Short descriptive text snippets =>
--- START ---

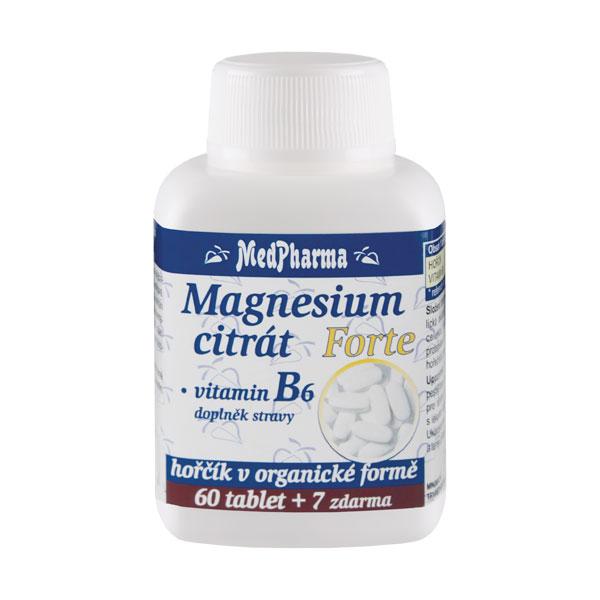 MedPharma Magnesium citrát Forte + vitamín B6 - 67 tablet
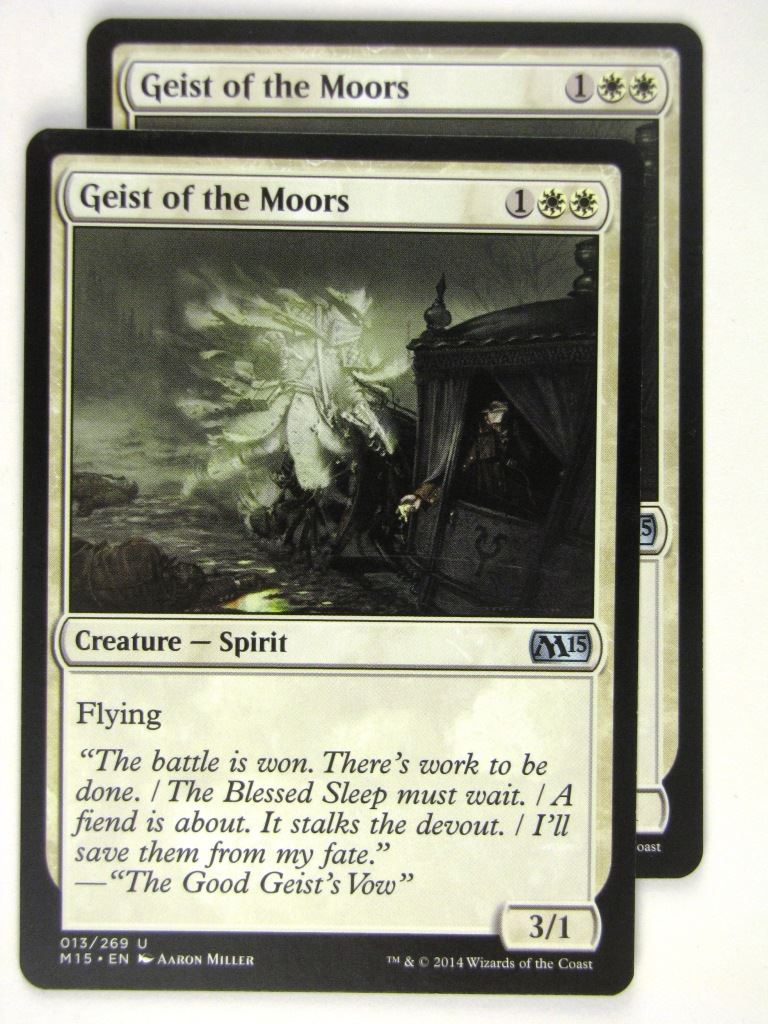 MTG Magic Cards: GEIST OF THE MOORS x2 # 19B49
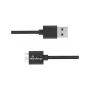USB-Kabel MediaRange MRCS240 — USB A auf Micro-USB B, USB 3.2 Gen 1 (3.1 Gen 1), 1,8 m, schwarz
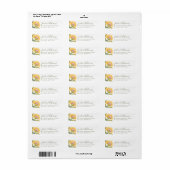 Abbey Floral Tiles - Gelb (Vorne)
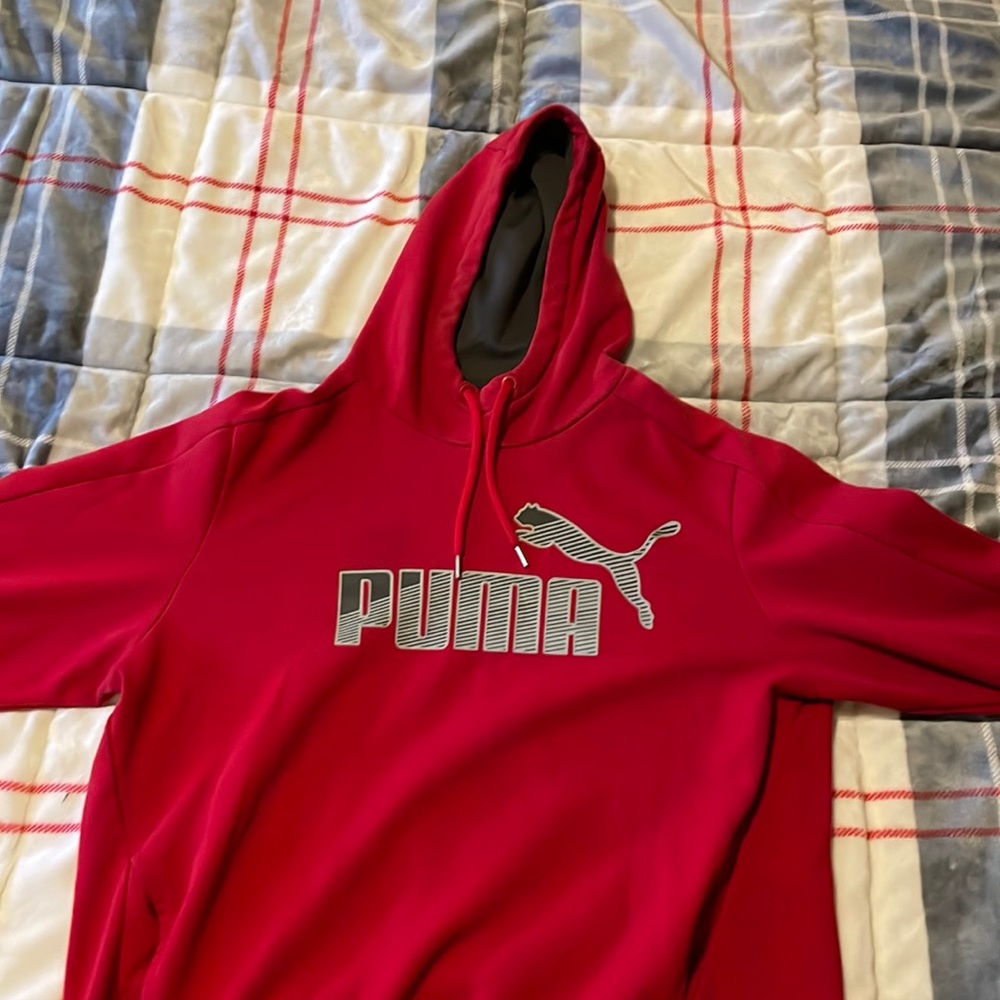 Puma Mens small sweater red US/S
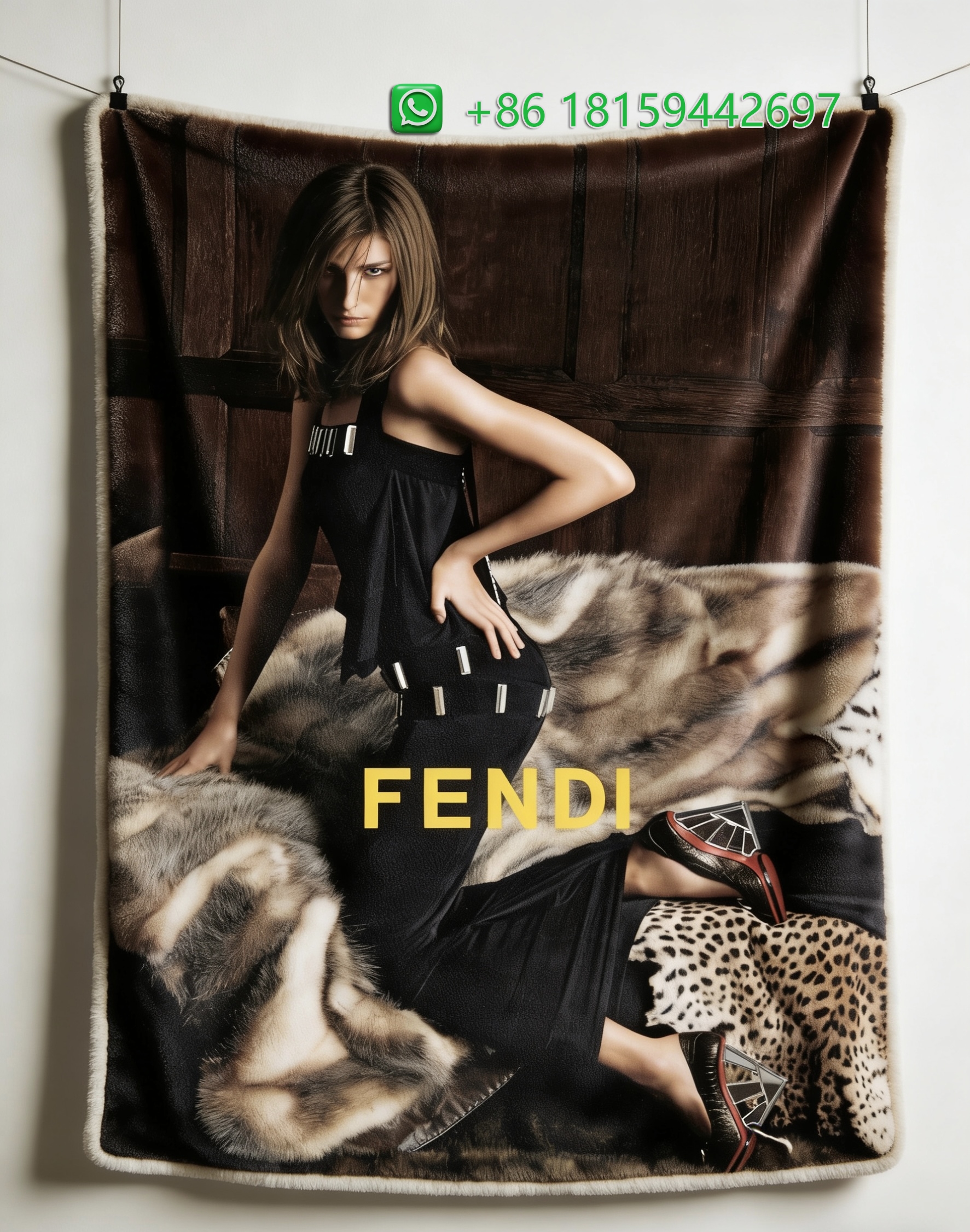 Fendi Throw Blankets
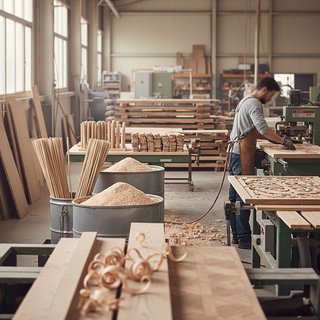 표면 가공 목재 및 특정 목적용 제재목 제조업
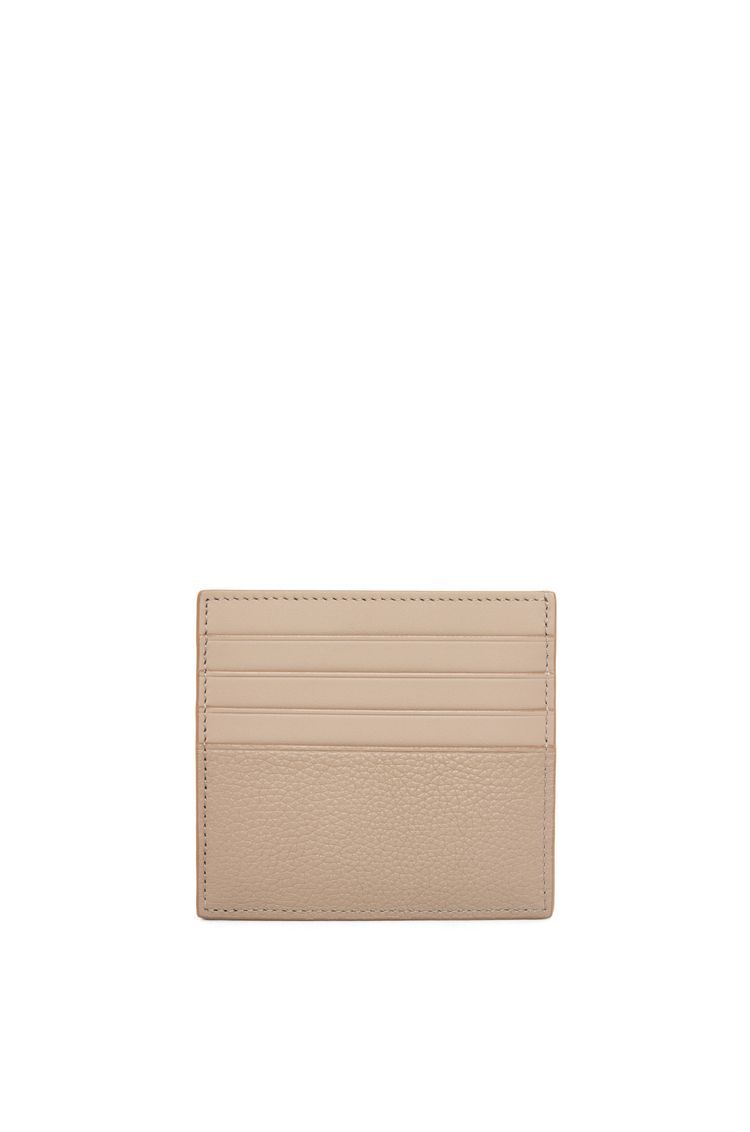 Open plain cardholder in soft grained calfskin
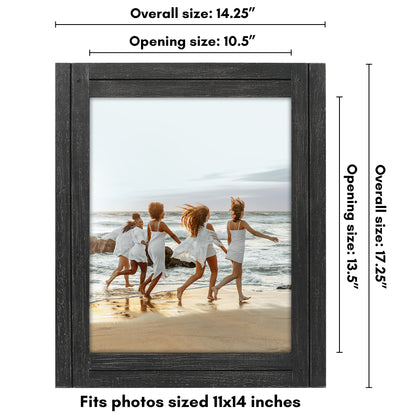 Picture Frame | Rustic Farmhouse Style | Distressed Wood Look | Wall Decor
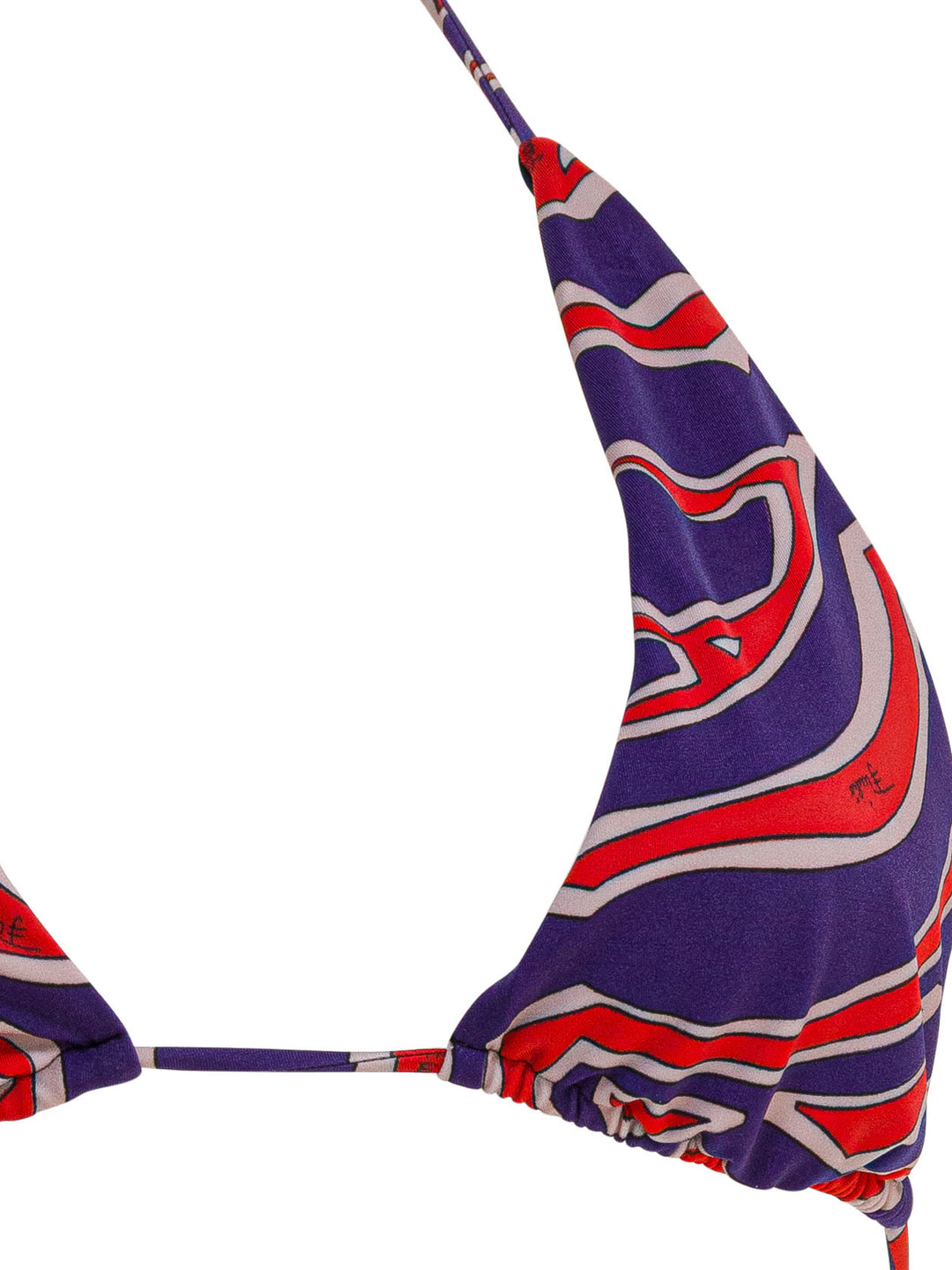Pucci Triangle Bikini Top With Stamba Labirinto Swimwear - Purple | 0685c3e9ebc4a6670cc75f0dc13299d42f83523f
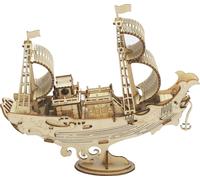 ROBOTIME Rolife 3D puzzle en bois navire diplomatique japonais 91 pièces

--- END ---

The task =>
Reproduce the data exactly, please, and omit its pictures.

Solution to this task =>
 MedPharma Magnesium citrát Forte + vitamín B6 - 67 tablet
 MTG Magic Cards: GEIST OF THE MOORS x2 # 19B49
USB-Kabel MediaRange MRCS240 — USB A auf Micro-USB B, USB 3.2 Gen 1 (3.1 Gen 1), 1,8 m, schwarz
 Abbey Floral Tiles - Gelb (Vorne)
 Puma Mens small sweater red US/S
 Fendi Throw Blankets
 표면 가공 목재 및 특정 목적용 제재목 제조업
 Open plain cardholder in soft grained calfskin
 Picture Frame | Rustic Farmhouse Style | Distressed Wood Look | Wall Decor
Pucci Triangle Bikini Top With Stamba Labirinto Swimwear - Purple | 0685c3e9ebc4a6670cc75f0dc13299d42f83523f
 ROBOTIME Rolife 3D puzzle en bois navire diplomatique japonais 91 pièces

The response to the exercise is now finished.